Fine art of life

He is a storyteller – albeit on canvas. "If you take any art form, films or novels, for example, they all tell stories of people."

July 21, 2010 03:46 pm | Updated July 22, 2010 02:31 pm IST

ART FROM THE HEART: Sudhir Patwardhan. Photo:S. Mahinsha

ART FROM THE HEART: Sudhir Patwardhan. Photo:S. Mahinsha

He is a storyteller – albeit on canvas. “If you take any art form, films or novels, for example, they all tell stories of people. That is what I wanted to do from the very first – capture the essence of life; be an anonymous observer of society. As such I was never really interested in landscapes or abstracts. That's why you won't see me painting the landscape of Kerala,” says the soft-spoken Sudhir Patwardhan in an interview with Metro Plus . True to his words, his painting titled ‘Keralite' is not on the verdant environs of the State, but the Malayali workers to be found in the majority of rubber workshops in and around Mumbai. Likewise in his ‘Approaching Storm' (which he began painting at an artist's camp in Ponmudi in 1990), it is people clad in the traditional mundu rather than the verdant hills that captured his imagination.

Realism, his forte

This kind of realism is his forte; but it's a realism that veils layers so complex that the beholder is often caught unawares by the magnitude of its depth. Such is the artistry inherent in the paintings of Patwardhan, who was also a practising radiologist until he retired around five years ago. One of the most renowned contemporary artists in India, Mumbai-based Patwardhan, was in the city recently to give a talk at the College of Fine Arts, Kerala, as part of its visiting faculty programme.

Right from his charcoal renderings of full-bodied human figures that were drawn in his early years to arresting figurative expressions of proletarian life juxtaposed amid the expansive urban landscape, it's not hard to imagine why Patwardhan is known to be a master painter of social realism. Again and again, each of Patwardhan's works celebrates his fascination for the figurative and reaffirms what the artist keeps emphasising – that ‘art is about people.'

“Contemporary art in India has always had a strong tradition of figurative art and it was but a natural progression for me into that tradition of greats like Tyeb Mehta, M.F. Hussain, Akbar Padamsee and so on,” says the self-taught artist.

Although he was drawn to painting right from his childhood spent in Pune and Ooty, he joined the Armed Forces Medical College, Pune, for a medical degree.
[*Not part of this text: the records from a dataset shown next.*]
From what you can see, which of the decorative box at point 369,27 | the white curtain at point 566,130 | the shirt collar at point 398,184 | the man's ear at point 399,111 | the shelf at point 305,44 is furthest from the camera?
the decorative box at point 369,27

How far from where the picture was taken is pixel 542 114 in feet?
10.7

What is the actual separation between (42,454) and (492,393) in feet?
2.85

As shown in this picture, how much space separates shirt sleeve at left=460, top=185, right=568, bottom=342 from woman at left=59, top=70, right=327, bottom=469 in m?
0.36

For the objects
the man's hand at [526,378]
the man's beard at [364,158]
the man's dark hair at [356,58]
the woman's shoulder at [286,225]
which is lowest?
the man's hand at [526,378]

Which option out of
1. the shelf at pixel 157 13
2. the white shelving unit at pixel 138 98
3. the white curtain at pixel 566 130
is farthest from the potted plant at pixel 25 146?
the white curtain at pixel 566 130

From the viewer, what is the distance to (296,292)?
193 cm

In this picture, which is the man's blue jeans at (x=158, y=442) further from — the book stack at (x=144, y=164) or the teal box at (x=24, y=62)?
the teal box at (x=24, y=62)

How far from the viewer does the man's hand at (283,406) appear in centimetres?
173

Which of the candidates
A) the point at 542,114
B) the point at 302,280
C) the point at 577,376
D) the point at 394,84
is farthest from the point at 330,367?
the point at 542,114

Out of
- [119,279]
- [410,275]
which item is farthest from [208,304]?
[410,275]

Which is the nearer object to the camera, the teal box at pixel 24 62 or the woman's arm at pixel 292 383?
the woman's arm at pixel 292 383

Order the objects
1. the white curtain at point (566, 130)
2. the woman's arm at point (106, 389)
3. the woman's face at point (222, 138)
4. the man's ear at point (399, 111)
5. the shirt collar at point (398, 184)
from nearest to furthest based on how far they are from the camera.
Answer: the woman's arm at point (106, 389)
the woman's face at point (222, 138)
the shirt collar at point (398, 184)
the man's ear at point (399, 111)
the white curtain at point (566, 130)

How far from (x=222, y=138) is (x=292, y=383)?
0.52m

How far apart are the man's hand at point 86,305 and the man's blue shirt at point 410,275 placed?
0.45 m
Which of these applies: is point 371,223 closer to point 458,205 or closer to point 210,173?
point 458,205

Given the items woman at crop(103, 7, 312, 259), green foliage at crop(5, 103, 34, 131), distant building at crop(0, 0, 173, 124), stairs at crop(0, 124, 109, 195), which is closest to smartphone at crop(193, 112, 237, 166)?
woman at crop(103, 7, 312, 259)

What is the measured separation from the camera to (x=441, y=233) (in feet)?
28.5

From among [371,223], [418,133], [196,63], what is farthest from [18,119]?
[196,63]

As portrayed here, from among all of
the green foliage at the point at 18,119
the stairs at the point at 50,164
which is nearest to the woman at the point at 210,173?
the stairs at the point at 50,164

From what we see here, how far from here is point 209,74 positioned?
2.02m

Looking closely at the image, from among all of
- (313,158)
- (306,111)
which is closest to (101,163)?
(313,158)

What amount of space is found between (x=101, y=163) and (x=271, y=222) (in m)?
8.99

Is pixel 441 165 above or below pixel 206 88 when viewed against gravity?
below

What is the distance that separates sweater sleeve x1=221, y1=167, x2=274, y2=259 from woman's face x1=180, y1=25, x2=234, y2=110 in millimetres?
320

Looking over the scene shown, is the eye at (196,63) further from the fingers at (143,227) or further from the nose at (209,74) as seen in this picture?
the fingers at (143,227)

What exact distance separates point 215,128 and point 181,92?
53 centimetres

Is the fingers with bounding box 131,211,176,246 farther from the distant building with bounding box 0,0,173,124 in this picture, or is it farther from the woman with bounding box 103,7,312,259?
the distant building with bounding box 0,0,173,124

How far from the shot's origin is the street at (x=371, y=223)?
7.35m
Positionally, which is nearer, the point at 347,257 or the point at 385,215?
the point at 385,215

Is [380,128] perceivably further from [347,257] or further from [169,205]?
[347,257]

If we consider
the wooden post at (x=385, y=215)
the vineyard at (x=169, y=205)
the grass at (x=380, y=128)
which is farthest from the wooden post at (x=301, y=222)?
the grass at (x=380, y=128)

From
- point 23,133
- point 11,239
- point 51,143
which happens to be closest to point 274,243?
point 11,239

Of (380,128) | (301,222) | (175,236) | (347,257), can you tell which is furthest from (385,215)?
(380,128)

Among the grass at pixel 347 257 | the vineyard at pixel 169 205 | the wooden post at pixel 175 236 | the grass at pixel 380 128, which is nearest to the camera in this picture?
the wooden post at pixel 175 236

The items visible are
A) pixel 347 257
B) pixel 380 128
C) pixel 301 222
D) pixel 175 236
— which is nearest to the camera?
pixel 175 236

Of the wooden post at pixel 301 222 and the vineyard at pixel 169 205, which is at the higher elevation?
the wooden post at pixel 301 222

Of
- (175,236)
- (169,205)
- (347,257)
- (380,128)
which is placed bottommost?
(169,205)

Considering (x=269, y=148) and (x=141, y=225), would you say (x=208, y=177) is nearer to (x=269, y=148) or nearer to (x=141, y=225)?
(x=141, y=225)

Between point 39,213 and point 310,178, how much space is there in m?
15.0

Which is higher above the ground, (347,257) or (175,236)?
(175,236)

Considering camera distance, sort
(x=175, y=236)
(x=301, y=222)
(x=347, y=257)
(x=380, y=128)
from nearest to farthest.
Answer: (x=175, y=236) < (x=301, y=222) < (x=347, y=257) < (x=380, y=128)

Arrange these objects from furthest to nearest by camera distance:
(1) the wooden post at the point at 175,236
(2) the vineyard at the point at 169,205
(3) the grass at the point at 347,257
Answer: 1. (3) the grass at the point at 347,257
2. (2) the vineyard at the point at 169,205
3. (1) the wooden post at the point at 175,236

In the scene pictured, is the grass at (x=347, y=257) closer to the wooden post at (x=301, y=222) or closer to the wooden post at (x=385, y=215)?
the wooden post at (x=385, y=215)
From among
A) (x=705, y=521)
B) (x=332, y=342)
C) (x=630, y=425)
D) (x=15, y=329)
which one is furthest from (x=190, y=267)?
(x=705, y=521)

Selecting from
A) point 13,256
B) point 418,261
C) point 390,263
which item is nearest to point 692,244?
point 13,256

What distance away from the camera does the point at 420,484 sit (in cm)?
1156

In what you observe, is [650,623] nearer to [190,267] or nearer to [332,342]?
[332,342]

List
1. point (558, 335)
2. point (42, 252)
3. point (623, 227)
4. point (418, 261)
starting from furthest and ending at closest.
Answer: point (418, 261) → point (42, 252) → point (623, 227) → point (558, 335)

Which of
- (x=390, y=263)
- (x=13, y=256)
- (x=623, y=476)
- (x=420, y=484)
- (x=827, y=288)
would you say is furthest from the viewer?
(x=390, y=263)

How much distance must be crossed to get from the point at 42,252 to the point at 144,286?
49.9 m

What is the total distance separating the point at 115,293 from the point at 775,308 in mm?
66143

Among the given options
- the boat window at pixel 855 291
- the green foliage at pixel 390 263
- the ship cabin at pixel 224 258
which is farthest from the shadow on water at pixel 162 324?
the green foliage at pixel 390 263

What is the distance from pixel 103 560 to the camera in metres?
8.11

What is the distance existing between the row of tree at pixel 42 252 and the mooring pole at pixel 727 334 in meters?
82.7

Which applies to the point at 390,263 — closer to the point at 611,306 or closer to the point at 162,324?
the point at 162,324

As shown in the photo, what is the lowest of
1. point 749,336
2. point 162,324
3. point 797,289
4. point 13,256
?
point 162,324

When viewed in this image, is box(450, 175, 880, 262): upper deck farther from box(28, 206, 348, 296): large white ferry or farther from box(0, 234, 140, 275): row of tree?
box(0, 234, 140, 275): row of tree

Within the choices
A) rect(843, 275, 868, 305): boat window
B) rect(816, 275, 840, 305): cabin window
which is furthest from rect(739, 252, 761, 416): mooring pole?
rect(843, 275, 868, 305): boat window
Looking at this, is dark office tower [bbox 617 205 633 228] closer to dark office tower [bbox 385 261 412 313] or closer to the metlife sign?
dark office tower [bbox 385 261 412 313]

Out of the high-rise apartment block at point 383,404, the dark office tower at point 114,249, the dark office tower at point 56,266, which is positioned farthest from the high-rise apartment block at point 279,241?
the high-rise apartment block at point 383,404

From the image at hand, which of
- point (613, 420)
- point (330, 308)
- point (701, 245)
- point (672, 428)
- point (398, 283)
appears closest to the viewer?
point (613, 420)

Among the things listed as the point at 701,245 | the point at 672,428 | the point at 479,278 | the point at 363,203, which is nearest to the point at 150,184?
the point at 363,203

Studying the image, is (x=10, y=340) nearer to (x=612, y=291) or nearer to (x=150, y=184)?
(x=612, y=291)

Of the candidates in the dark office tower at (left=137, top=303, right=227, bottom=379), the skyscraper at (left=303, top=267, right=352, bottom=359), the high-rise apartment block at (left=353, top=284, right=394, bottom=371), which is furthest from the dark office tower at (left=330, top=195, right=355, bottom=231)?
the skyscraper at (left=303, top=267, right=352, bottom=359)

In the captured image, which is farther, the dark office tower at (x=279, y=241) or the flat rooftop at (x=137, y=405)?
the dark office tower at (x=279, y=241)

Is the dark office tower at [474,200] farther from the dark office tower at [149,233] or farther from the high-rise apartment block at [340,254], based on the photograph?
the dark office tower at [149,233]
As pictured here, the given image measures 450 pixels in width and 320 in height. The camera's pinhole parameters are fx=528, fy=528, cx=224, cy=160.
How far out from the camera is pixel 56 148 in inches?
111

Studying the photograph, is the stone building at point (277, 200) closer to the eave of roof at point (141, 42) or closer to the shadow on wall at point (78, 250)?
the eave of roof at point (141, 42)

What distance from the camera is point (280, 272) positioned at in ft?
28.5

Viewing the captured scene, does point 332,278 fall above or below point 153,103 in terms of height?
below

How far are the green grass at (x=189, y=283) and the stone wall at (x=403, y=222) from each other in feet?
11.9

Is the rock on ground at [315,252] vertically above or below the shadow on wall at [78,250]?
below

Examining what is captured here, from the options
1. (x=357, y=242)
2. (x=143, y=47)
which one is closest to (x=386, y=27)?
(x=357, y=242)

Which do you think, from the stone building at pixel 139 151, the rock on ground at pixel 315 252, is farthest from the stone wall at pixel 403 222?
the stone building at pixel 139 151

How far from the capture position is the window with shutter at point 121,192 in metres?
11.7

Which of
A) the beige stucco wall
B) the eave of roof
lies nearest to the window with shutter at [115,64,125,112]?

But the young Patwardhan never thought of giving up his artistic dreams.

“I knew that I would do whatever necessary to teach myself to be an artist. I started reading about art and visiting local artists. I would hang around railway stations and bus stops and sketch continuously. In fact, I even used to sketch the specimens in college!” recalls the artist with a laugh.

“No one is entirely self-taught. The only thing is that I didn't go to art school and by not attending art school the only thing that I feel I missed out on was learning techniques. For instance, if at some stage I had the urge to paint in watercolours or oils I could not just do it. I had to join evening classes or read up and learn from scratch. I am restricted in that sense. Nevertheless, I always had the visual hunger to learn about art, visit museums, read up on art history, try out new techniques...” muses Patwardhan.

However, it was his move from small-town Khadki near Pune to “endless Mumbai” and the anonymity that the city afforded him that drew his artistic eye to the “complex interactions” of the urban environment that characterise his paintings – finely detailed depictions of industrial landscapes, plight of the working class…common people caught up in their everyday lives.

Being social

“It's just that the whole aspect of being social intrigues me. The time I came into the art scene, Bhupen Khakkar and Gulam Sheikh and others like them encouraged us to look beyond abstract and Tantric art steeped in history. Look at the present milieu, our present-day social relationships. What is it that involves being Indian? I took it off from that,” concludes Patwardhan as his wife, Shanta, a doctor and Kathak dancer and teacher, joins him for a typical Kerala lunch.